◆ INSTRUCTIONS TO FOLLOW ◆
Reproduce the data below, starting at the line that contains "Is the distant" and continuing through the final line, with both ends included and nothing changed.

(Rows of spatial question data)
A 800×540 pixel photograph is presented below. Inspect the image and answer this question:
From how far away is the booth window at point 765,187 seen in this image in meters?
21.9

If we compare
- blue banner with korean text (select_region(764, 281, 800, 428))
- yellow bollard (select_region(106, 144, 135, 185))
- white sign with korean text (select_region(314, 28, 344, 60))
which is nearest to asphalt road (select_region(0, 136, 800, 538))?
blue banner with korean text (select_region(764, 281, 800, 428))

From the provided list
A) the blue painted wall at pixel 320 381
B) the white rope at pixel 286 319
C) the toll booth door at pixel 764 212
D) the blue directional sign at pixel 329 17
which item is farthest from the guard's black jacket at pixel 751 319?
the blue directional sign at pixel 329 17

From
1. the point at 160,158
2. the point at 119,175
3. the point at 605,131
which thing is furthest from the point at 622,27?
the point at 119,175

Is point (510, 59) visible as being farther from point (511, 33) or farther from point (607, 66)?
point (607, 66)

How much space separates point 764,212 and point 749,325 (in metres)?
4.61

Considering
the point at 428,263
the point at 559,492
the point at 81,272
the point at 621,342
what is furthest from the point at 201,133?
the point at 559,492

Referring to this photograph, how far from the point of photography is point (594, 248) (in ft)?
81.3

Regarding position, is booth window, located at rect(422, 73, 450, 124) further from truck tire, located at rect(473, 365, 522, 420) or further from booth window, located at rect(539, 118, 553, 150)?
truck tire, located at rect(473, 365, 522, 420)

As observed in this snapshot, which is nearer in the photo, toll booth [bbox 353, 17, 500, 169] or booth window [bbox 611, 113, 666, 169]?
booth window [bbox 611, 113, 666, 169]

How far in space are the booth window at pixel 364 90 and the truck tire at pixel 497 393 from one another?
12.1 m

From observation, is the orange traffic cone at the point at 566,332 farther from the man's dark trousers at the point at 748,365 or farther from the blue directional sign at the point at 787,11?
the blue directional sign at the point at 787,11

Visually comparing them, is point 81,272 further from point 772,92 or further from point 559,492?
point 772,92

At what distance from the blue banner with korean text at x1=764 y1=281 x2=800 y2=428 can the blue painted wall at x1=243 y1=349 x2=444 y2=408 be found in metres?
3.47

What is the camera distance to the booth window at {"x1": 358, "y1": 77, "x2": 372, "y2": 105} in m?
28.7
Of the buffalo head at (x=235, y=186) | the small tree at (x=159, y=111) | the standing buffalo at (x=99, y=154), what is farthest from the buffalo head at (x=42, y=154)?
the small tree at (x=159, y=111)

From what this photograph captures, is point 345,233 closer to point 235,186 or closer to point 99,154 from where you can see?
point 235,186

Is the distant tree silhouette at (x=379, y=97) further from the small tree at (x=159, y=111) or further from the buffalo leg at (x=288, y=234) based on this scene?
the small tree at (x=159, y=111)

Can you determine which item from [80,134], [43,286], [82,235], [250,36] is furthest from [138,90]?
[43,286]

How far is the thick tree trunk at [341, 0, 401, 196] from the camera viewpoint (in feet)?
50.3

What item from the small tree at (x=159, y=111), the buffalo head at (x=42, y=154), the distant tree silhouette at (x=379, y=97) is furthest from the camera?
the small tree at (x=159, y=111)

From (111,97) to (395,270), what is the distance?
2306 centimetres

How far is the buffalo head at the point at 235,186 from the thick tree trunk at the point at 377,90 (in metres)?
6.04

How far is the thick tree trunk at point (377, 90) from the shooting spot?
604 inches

◆ EXPECTED ANSWER ◆
Is the distant tree silhouette at (x=379, y=97) further from the small tree at (x=159, y=111) or further from the buffalo leg at (x=288, y=234) based on this scene?
the small tree at (x=159, y=111)

Can you determine which item from [80,134], [43,286], [82,235], [250,36] is furthest from [138,90]?
[43,286]

How far is the thick tree trunk at [341, 0, 401, 196] from the camera viewpoint (in feet)?
50.3

What item from the small tree at (x=159, y=111), the buffalo head at (x=42, y=154), the distant tree silhouette at (x=379, y=97) is furthest from the camera?
the small tree at (x=159, y=111)

From (111,97) to (395,270), what is the distance?
2306 centimetres

How far is the buffalo head at the point at 235,186 from the thick tree trunk at the point at 377,90 (in metres)?
6.04

How far is the thick tree trunk at point (377, 90) from the shooting spot?
604 inches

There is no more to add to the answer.